Dans les deux discours, Munger a martelé la même courte liste de poisons. « De manière générale, l'envie, la rancune, la vengeance et l'apitoiement sur soi sont des modes de pensée désastreux », dit-il aux diplômés de l'USC. « L'apitoiement sur soi frôle la paranoïa, et la paranoïa est l'une des choses les plus difficiles à inverser. Vous ne voulez pas dériver vers l'apitoiement sur vous-même. » Son conseil était de saisir le sentiment tôt et de le refuser, si justifié que soit le grief.

L'envie lui a inspiré sa formule la plus tranchante : « L'envie est un péché vraiment stupide, car c'est le seul dont vous ne pourriez jamais tirer le moindre plaisir. Il y a beaucoup de souffrance et aucun plaisir. Pourquoi voudriez-vous monter dans ce tramway ? » Il pressa aussi d'éviter « l'idéologie extrêmement intense », car, dit-il, elle « vous ratatine l'esprit » — l'idéologue perd la capacité de voir la réalité en face. La fiabilité figure sur la même liste par son absence : manquer aux attentes raisonnables des gens est un moyen sûr de les faire se retourner contre vous.

Sources
  • Charlie Munger, allocution de remise de diplômes à la faculté de droit Gould de l'USC, 13 mai 2007 (Poor Charlie's Almanack) — « l'envie, la rancune, la vengeance et l'apitoiement sur soi sont des modes de pensée désastreux » ; « l'apitoiement sur soi frôle la paranoïa » ; la formule du « péché stupide » sur l'envie ; la mise en garde contre l'idéologie intense (« vous ratatine l'esprit »)

Pourquoi Munger disait-il que la première règle d'une vie heureuse, ce sont des attentes modestes ?

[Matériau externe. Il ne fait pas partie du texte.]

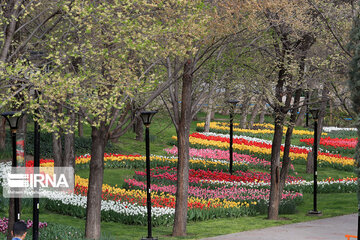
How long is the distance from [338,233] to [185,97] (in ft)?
17.3

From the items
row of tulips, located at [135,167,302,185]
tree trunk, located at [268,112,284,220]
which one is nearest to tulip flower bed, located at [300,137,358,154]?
row of tulips, located at [135,167,302,185]

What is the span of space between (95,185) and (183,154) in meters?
2.55

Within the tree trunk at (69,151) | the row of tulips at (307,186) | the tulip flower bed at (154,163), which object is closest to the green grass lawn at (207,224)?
the row of tulips at (307,186)

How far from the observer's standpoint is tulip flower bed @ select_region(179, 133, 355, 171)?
28.1 meters

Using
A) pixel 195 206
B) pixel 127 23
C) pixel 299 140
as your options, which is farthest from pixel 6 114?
pixel 299 140

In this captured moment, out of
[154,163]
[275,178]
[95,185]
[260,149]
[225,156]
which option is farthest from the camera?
[260,149]

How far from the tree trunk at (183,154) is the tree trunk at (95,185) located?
→ 222cm

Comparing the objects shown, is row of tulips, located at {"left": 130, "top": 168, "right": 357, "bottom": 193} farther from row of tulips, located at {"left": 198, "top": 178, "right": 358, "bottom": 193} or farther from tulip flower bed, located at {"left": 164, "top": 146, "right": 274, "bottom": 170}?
tulip flower bed, located at {"left": 164, "top": 146, "right": 274, "bottom": 170}

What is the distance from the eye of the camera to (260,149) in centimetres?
3036

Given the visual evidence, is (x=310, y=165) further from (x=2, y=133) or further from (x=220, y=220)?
(x=2, y=133)

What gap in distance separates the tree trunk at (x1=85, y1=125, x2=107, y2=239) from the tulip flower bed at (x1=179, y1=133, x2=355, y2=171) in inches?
657

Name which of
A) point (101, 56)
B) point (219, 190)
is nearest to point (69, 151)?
point (219, 190)

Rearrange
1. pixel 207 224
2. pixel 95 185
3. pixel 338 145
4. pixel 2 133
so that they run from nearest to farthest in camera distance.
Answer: pixel 95 185 < pixel 207 224 < pixel 2 133 < pixel 338 145

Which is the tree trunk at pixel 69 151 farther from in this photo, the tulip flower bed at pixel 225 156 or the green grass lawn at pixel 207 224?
the tulip flower bed at pixel 225 156
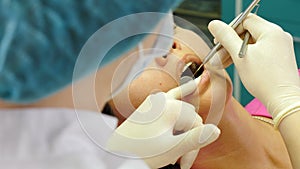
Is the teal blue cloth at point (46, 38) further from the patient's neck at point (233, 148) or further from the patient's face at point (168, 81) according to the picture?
the patient's neck at point (233, 148)

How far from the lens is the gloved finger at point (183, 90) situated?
130 centimetres

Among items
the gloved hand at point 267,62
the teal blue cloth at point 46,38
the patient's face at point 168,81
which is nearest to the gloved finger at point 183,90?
the patient's face at point 168,81

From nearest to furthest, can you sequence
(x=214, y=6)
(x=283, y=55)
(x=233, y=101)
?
(x=283, y=55) < (x=233, y=101) < (x=214, y=6)

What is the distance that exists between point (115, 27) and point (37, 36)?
12cm

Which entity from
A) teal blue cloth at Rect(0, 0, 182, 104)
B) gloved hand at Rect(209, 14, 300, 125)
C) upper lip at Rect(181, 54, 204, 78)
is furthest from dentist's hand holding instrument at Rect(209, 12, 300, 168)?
teal blue cloth at Rect(0, 0, 182, 104)

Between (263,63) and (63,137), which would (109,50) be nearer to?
(63,137)

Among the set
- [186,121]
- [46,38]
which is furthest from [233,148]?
[46,38]

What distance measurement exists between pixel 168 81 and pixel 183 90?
0.10m

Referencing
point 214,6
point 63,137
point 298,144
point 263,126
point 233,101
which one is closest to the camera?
point 63,137

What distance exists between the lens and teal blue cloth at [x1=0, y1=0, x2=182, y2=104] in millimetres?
623

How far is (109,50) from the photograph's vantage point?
697 millimetres

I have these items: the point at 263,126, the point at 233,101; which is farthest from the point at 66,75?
the point at 263,126

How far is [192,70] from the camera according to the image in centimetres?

La règle du bonheur la plus pratique de Munger était presque anti-inspirante : « La première règle d'une vie heureuse, ce sont des attentes modestes. Si vous avez des attentes irréalistes, vous serez malheureux toute votre vie. » Il soutenait que le moyen fiable d'être satisfait n'est pas d'aménager de meilleures circonstances mais de nourrir des attentes raisonnables et d'accueillir les résultats de la vie, bons et mauvais, tels qu'ils tombent — une attitude qu'il faisait remonter au stoïcien Épictète, qui traitait chaque infortune comme une occasion de bien se conduire.

Il conclut le discours de 1986 sur le malheur par un toast qui résumait toute la philosophie inversée en une phrase : « Messieurs, puisse chacun de vous s'élever haut en passant chaque jour d'une longue vie à viser bas. » Placez vos attentes modestement, refusez les émotions toxiques, et laissez une vie réussie s'accumuler — voilà, pour Munger, la formule durable, et il la pratiqua jusqu'à la fin de ses quatre-vingt-dix ans.

Sources
  • Charlie Munger, assemblée annuelle de la Daily Journal Corporation, 2019 — « La première règle d'une vie heureuse, ce sont des attentes modestes »
  • Charlie Munger, remise de diplômes à la Harvard School, 13 juin 1986 (Poor Charlie's Almanack, Talk One) — toast de clôture, « puisse chacun de vous s'élever haut en passant chaque jour d'une longue vie à viser bas »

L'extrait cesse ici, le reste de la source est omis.